Earl lifts his hat and sets his mouth in a hard line. “See you in town,” he says as he waggles the reins to get the horses and wagon going. The wooden wheels creak, and stones crunch under their weight.
I watch them pull away, and the grace and beauty of those two animals make Earl appear to be a better man than he thinks he is.
&
nbsp; “Let’s get you to Helen.” The policeman starts to put a hand on my back but pulls it away, uncertain. “My name is Sergeant Vissom. Peyton Ray Vissom if my mother’s hollering it.”
His voice is dusky blue, the same color that hovers at the edges of the sky right before the last soft orange of the day blinks off. A trustworthy sound.
As we walk to the car, my legs wobble from a heaping case of the jitters. I’ve never ridden in a motorcar before. And do I dare trust another man?
Mr. Vissom opens the door, and I hesitate before sliding in. I have no choice. Walking to Helen after dark would leave me in a pickle. Where to go? Who to trust? Once settled inside, I rub my hands on the seat. It’s soft like Poppy’s favorite chair, and the car’s insides smell of cigarettes and gun oil. When he pulls out onto the road, and the car picks up speed, I grip the seat with one hand and the door with my other. The windows are open, and the air is ripe with manure and thick pine.
He laughs. “First time in a car?”
I try to look brave, but my jaws are clenched tight.
“Think of it as a faster horse.” Mr. Vissom moves to the wrong side of the road for a moment as we pass Earl and the wagon. Earl raises a hand our way. He must’ve come to harmony with his duty.
“That’s what Henry Ford said, you know?” The policeman shoots his eyes my way. “Or maybe you don’t know. Anyway, Ford invented the first motorized car, and he liked to tell people, ‘If I had asked you all what you wanted, you would have said faster horses.’”
Because I can’t talk, the man assumes I’m dumb and haven’t learned anything. I don’t take offense. But Mr. Vissom is wrong. Mr.
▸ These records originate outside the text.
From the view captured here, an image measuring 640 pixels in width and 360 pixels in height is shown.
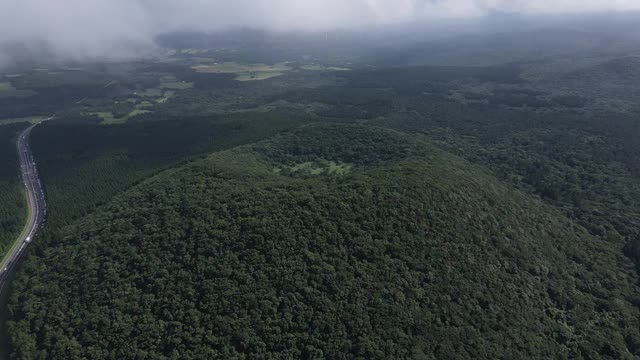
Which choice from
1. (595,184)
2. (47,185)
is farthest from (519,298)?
(47,185)

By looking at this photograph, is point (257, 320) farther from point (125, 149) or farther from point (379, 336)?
point (125, 149)

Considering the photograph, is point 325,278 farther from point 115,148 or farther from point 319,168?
point 115,148

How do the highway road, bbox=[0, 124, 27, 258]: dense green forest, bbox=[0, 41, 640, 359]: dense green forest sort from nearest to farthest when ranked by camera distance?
bbox=[0, 41, 640, 359]: dense green forest
the highway road
bbox=[0, 124, 27, 258]: dense green forest

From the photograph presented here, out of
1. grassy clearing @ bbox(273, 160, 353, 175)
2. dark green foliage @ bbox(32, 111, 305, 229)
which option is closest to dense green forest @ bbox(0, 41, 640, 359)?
grassy clearing @ bbox(273, 160, 353, 175)

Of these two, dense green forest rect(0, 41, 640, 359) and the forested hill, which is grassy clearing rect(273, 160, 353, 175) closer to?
dense green forest rect(0, 41, 640, 359)

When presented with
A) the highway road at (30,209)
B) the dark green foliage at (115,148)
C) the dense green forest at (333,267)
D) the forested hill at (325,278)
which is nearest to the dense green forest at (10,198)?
the dense green forest at (333,267)

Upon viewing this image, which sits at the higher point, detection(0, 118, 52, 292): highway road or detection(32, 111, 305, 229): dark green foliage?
detection(32, 111, 305, 229): dark green foliage

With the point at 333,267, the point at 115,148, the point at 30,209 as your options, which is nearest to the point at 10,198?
the point at 30,209

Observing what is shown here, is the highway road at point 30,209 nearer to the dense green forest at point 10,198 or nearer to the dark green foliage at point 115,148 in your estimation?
the dense green forest at point 10,198
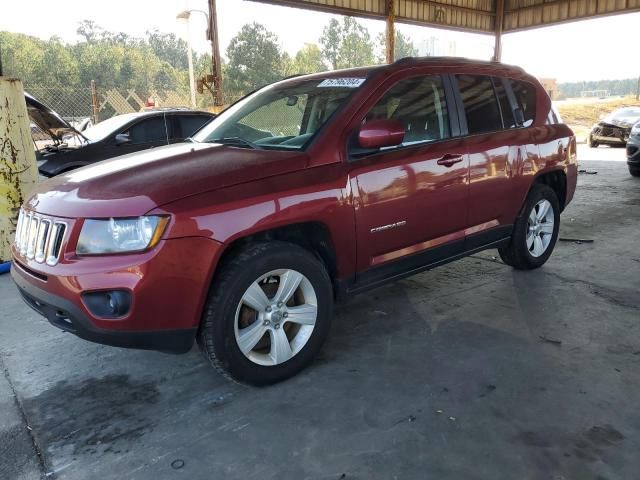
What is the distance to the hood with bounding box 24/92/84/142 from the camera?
586 cm

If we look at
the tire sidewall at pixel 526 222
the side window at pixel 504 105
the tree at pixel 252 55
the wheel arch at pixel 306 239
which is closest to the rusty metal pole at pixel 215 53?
the side window at pixel 504 105

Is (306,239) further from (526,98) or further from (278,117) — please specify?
(526,98)

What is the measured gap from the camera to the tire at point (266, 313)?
8.58 feet

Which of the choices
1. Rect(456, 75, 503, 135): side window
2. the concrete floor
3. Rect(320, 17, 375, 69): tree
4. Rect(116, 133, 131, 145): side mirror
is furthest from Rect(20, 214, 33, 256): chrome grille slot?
Rect(320, 17, 375, 69): tree

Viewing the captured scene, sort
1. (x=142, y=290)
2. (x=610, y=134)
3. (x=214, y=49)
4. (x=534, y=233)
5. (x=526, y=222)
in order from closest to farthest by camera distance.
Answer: (x=142, y=290)
(x=526, y=222)
(x=534, y=233)
(x=214, y=49)
(x=610, y=134)

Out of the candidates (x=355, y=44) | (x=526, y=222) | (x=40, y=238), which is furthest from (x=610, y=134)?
(x=355, y=44)

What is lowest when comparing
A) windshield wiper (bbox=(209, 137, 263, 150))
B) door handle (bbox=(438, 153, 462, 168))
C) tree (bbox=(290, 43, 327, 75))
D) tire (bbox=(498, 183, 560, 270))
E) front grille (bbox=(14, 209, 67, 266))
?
tire (bbox=(498, 183, 560, 270))

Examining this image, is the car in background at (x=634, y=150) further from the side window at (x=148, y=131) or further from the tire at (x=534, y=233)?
the side window at (x=148, y=131)

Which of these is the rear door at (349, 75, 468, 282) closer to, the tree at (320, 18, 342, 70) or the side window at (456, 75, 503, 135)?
the side window at (456, 75, 503, 135)

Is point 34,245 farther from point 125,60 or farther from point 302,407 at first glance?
point 125,60

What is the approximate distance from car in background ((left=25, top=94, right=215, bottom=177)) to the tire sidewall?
4.04 metres

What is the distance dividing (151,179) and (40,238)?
64cm

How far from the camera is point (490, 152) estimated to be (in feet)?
12.6

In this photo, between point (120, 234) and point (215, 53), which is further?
point (215, 53)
Henry Ford did not invent the first automobile, but he figured how to make one more folks could afford. Librarians cover our hollers and leave months-old newspapers with us, understanding our delight in the accounts of the outside world. Mama recited the stories to us while Poppy rocked in his chair and smoked and repacked his corncob pipe. Later, when I learned to read, Mama and I raced to be the first to find the plumb craziest story within the pages.